- Promotional poster
- Directed by: Shin Togashi
- Screenplay by: Hiroshi Saitō Kota Yamada
- Based on: Tetsujin 28-go by Mitsuteru Yokoyama
- Produced by: Sakura Kanjiro
- Starring: Sousuke Ikematsu Yu Aoi Hiroko Yakushimaru
- Cinematography: Hideo Yamamoto
- Edited by: Soichi Ueno
- Music by: Akira Senju
- Production companies: Crossmedia Media Wave
- Distributed by: Shochiku
- Release date: March 19, 2005 (Japan);
- Running time: 114 minutes
- Country: Japan
- Language: Japanese

= Tetsujin 28: The Movie =

Tetsujin 28: The Movie (鉄人28号) is a 2005 Japanese live-action film based on the 1956 manga Tetsujin 28-go by Mitsuteru Yokoyama. Directed by Shin Togashi, it was the first original film based on the series, as well as the first to be released theatrically.

==Plot==
Shotaro Kaneda is a young boy living in Tokyo with his widowed mother, Yoko. He is haunted by the death of his scientist father, Dr. Shoichiro Kaneda, and is frequently bullied at school. One day, a giant robot called Black Ox wreaks havoc on the city. Shotaro receives a phone call from his father's former assistant, who tells Shotaro that he is destined to save the world. He guides Shotaro to the location of Tetsujin 28, a giant robot developed by the Japanese during World War II and hidden away by Dr. Kaneda for Shotaro to find. With the help of Chief Otsuka and classmate Mami Tachibana, Shotaro learns to control Tetsujin and does battle with the villainous Dr. Reiji Takumi and Black Ox.

==Cast==
- Sousuke Ikematsu as Shotaro Kaneda
- Yu Aoi as Mami Tachibana
- Akira Emoto as Chief Yunosuke Otsuka
- Teruyuki Kagawa as Dr. Reiji Takumi
- Hiroko Yakushimaru as Yoko Kaneda
- Hiroshi Abe as Dr. Shoichiro Kaneda
- Ayako Kawahara as Layla Neilson Kijima
- Katsuo Nakamura as Tatsuzo Ayabe
- Masato Ibu as Keitaro Tanoura
- Megumi Hayashibara as Black Ox (voice)
- Naomi Nishida as Yumiko Yashiro
- Rena Tanaka as Asuka Serizawa
- Ryūshi Mizukami as Hideyuki Kawai
- Sousuke Takaoka as Kenji Murasame
- Tomoko Kitagawa as Shizue Kato
- Toshifumi Muramatsu as Seijiro Takahashi
- Yuko Nakazawa as Kana Ejima
- Satoshi Tsumabuki as Windchime Seller
- Shin Yazawa as Reporter

==Development==
Tetsujin 28-go was originally adapted into a live action television drama in 1960, and later as an anime in 1963, which became popular in North America under the title of Gigantor.
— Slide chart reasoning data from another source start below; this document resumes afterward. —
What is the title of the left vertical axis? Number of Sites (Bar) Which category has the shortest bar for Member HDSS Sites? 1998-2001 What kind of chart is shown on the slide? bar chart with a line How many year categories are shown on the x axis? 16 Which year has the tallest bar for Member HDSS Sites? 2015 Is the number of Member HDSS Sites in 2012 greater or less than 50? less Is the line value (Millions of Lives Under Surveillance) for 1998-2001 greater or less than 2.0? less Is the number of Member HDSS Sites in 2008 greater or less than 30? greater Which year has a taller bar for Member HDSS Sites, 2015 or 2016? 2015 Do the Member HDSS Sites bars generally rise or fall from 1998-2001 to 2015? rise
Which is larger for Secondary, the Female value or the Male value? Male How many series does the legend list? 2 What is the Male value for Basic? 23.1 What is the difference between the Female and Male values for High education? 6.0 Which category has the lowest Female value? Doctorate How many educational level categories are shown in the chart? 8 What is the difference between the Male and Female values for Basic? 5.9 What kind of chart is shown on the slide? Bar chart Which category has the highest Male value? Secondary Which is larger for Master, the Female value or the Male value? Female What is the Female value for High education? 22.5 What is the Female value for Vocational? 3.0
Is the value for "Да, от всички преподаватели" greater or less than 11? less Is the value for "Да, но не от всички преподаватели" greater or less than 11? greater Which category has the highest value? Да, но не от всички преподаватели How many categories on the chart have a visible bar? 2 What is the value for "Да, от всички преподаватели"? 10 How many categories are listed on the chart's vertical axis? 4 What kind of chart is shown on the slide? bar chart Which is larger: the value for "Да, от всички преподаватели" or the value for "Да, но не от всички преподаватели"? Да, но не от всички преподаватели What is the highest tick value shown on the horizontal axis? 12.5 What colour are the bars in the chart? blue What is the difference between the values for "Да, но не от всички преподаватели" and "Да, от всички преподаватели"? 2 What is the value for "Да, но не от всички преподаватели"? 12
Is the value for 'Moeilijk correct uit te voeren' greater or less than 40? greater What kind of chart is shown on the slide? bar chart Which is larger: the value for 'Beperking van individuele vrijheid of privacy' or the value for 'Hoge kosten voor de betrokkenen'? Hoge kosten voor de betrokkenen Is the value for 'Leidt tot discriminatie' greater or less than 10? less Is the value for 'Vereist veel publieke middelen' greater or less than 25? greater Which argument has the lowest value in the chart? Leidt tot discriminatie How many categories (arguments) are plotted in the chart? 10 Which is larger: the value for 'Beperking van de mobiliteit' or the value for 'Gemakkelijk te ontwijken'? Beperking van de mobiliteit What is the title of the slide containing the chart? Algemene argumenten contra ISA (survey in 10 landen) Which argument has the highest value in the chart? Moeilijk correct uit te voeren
There were talks of a live-action Gigantor adaptation around 1994 by Fox Family Films, a subsidiary of 20th Century Fox, planned with a budget of roughly $35 million to $50 million. Wanting Gigantor to become a major blockbuster franchise, Fox hired writers Steve Meerson and Peter Krikes to pen the script, which would have downsized the robot's height from 50 feet to just 12 feet, as well as updating and modernizing the design, using morphing effects made with CGI. Manga creator Mitsuteru Yokoyama would have been credited as Executive Producer on the project, along with Fred Ladd (a screenwriter who wrote the dubbing for the original anime), and Aeiji Katayama. For unexplained reasons, it never went into production.

Unlike the original manga and previous adaptations (excluding the 1980 anime and Tetsujin 28-go FX), the film is set in modern-day while still based on the original story, with emphasis placed on Shotaro Kaneda's coming-of-age subplot. The mecha were rendered entirely with CGI. Open auditions were held for the roles of Shotaro and Mami. Sousuke Ikematsu and Yu Aoi were each selected from among 10,000 applicants.

==Reception==
The film garnered indifferent reviews from critics.